start MATERIAL

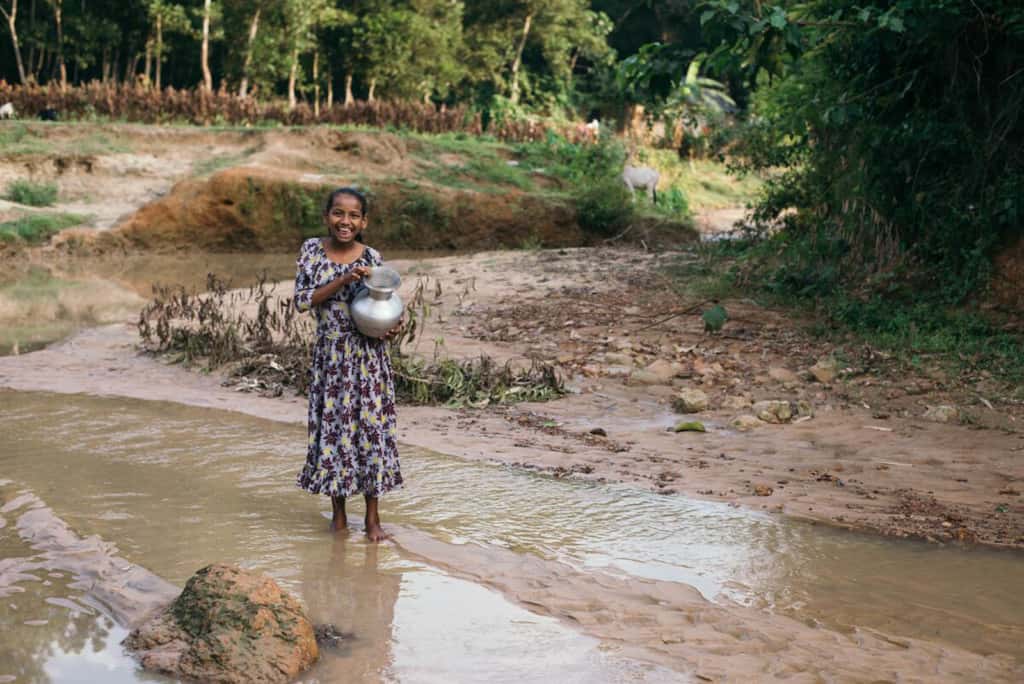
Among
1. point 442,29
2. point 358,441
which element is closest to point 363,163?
point 442,29

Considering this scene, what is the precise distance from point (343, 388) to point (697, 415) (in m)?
3.02

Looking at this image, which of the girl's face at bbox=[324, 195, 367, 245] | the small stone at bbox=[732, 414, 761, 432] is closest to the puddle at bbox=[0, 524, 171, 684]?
the girl's face at bbox=[324, 195, 367, 245]

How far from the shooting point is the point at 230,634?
10.9 ft

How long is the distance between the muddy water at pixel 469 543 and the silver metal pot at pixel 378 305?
94 cm

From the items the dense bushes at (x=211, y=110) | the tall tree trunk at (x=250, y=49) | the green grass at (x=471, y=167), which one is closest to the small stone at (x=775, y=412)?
the green grass at (x=471, y=167)

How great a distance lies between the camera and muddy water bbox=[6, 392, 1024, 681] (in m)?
3.64

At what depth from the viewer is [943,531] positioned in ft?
15.6

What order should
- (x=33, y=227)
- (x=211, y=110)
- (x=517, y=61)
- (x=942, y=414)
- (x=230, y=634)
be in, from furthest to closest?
(x=517, y=61), (x=211, y=110), (x=33, y=227), (x=942, y=414), (x=230, y=634)

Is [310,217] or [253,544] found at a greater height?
[310,217]

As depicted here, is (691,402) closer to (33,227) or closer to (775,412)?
(775,412)

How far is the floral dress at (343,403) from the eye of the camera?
4.49 meters

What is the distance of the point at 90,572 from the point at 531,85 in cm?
3280

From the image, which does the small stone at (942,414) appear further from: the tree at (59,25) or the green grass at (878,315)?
the tree at (59,25)

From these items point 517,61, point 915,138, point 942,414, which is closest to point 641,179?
point 517,61
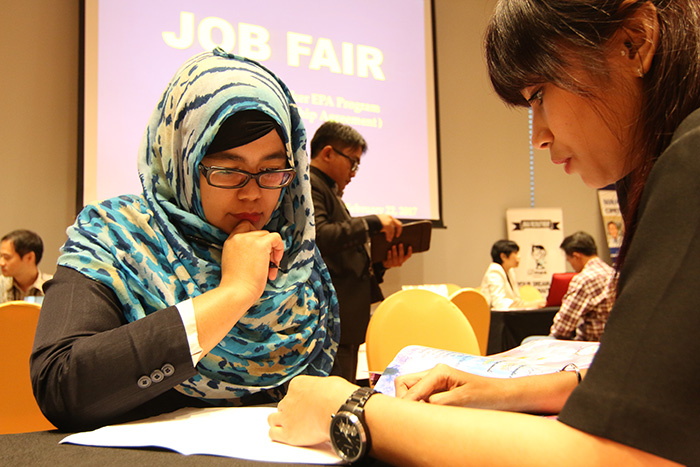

end MATERIAL

EXERCISE PROMPT: Extract every line of the records above word for word, leaving out the pictures.

OUTPUT OF THE TASK:
Among
1. point 442,29
2. point 358,441
which element is closest to point 363,163?
point 442,29

Considering this scene, what is the precise distance from point (343, 388) to point (697, 415) (in m)?
3.02

Looking at this image, which of the girl's face at bbox=[324, 195, 367, 245] | the small stone at bbox=[732, 414, 761, 432] is closest to the puddle at bbox=[0, 524, 171, 684]?
the girl's face at bbox=[324, 195, 367, 245]

How far from the shooting point is the point at 230,634?
10.9 ft

How long is the distance between the muddy water at pixel 469 543 and the silver metal pot at pixel 378 305?
94 cm

From the items the dense bushes at (x=211, y=110) | the tall tree trunk at (x=250, y=49) | the green grass at (x=471, y=167), which one is closest to the small stone at (x=775, y=412)?
the green grass at (x=471, y=167)

How great a distance lies between the camera and muddy water bbox=[6, 392, 1024, 681] (in m)?
3.64

At what depth from the viewer is [943,531] positioned in ft?
15.6

What order should
- (x=33, y=227)
- (x=211, y=110)
- (x=517, y=61)
- (x=942, y=414)
- (x=230, y=634)
be in, from furthest to closest?
(x=517, y=61), (x=211, y=110), (x=33, y=227), (x=942, y=414), (x=230, y=634)

Is [310,217] or [253,544] found at a greater height?
[310,217]

As depicted here, is (691,402) closer to (33,227) or closer to (775,412)?
(775,412)

How far is the floral dress at (343,403) from the eye of the camera?
4.49 meters

What is the distance of the point at 90,572 from the point at 531,85 in cm?
3280

From the image, which does the small stone at (942,414) appear further from: the tree at (59,25) or the green grass at (878,315)?
the tree at (59,25)

From these items point 517,61, point 915,138, point 942,414, which is closest to point 641,179?
point 517,61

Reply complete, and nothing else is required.